Self-supported N-doped CNT arrays for flexible Zn–air batteries

Abstract: The exploitation of flexible and rechargeable energy storage devices is crucial for meeting the requirements of the next generation of electronic products. Herein, we report a novel method to grow N-doped carbon nanotube (NCNT) arrays with encapsulated CoFe alloy nanoparticles on carbon fiber cloth (CFC) as a self-supported air cathode for flexible ZABs. The optimized electrode exhibits superior bifunctional activities with a half-wave potential of 0.873 V for the oxygen reduction reaction (ORR) and a potential of 1.506 V for the oxygen evolution reaction (OER) at 10 mA cm−2, greatly superior to that of 20% Pt/C for the ORR and IrO2 for the OER, respectively. The experimental results demonstrate that the atomically dispersed Co(Fe) dual-sites formed in the NCNT walls are key to the excellent activities of the self-supported electrode.

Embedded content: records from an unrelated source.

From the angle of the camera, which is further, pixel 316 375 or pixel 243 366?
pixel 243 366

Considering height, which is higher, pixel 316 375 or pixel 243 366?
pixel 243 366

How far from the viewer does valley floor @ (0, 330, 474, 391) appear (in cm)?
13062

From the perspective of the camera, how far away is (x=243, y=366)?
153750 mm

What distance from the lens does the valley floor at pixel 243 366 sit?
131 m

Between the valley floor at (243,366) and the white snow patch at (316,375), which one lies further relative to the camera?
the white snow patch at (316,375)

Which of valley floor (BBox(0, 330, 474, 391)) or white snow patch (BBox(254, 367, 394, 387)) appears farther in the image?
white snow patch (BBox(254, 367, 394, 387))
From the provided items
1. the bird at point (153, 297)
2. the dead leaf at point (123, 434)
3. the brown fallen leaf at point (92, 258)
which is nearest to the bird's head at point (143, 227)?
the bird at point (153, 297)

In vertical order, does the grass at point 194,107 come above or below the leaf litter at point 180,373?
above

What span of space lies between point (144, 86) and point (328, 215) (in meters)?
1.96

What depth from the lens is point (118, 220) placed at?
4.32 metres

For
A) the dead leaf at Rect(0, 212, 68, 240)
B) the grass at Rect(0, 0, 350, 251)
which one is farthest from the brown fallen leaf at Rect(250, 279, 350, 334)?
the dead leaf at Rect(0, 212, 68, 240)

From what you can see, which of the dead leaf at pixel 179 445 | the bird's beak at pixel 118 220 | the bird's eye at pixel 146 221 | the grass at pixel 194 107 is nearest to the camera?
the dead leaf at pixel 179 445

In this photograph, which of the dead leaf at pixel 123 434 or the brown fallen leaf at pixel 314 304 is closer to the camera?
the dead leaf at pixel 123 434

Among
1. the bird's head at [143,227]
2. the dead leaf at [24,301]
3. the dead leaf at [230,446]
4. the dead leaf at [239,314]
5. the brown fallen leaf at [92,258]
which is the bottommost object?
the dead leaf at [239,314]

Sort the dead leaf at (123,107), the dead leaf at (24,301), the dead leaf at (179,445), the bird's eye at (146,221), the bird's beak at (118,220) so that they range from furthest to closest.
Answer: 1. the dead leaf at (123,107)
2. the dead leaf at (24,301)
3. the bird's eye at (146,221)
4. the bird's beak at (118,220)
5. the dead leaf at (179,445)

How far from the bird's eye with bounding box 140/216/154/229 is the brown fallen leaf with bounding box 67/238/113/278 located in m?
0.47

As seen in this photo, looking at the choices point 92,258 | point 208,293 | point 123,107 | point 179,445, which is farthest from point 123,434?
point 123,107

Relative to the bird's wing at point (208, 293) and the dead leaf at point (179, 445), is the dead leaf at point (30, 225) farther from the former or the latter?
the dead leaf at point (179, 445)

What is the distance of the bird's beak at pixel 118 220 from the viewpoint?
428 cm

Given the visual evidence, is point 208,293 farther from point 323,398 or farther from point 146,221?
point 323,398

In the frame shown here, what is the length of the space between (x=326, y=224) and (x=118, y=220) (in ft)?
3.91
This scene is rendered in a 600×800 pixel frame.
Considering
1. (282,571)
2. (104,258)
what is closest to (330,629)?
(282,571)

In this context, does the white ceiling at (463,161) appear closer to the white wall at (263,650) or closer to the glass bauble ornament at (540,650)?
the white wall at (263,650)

When the self-supported electrode is applied as an air cathode for flexible solid-state ZABs, a large open-circuit voltage of 1.426 V, a high initial energy efficiency of 69% and a large power density of 37.7 mW cm−2 as well as robust stability are achieved. Furthermore, the solid-state ZABs with the self-supported electrode exhibit excellent flexibility even under extreme bending conditions. Our strategy presented here opens a new way for bifunctional catalysts for high-performance flexible ZABs.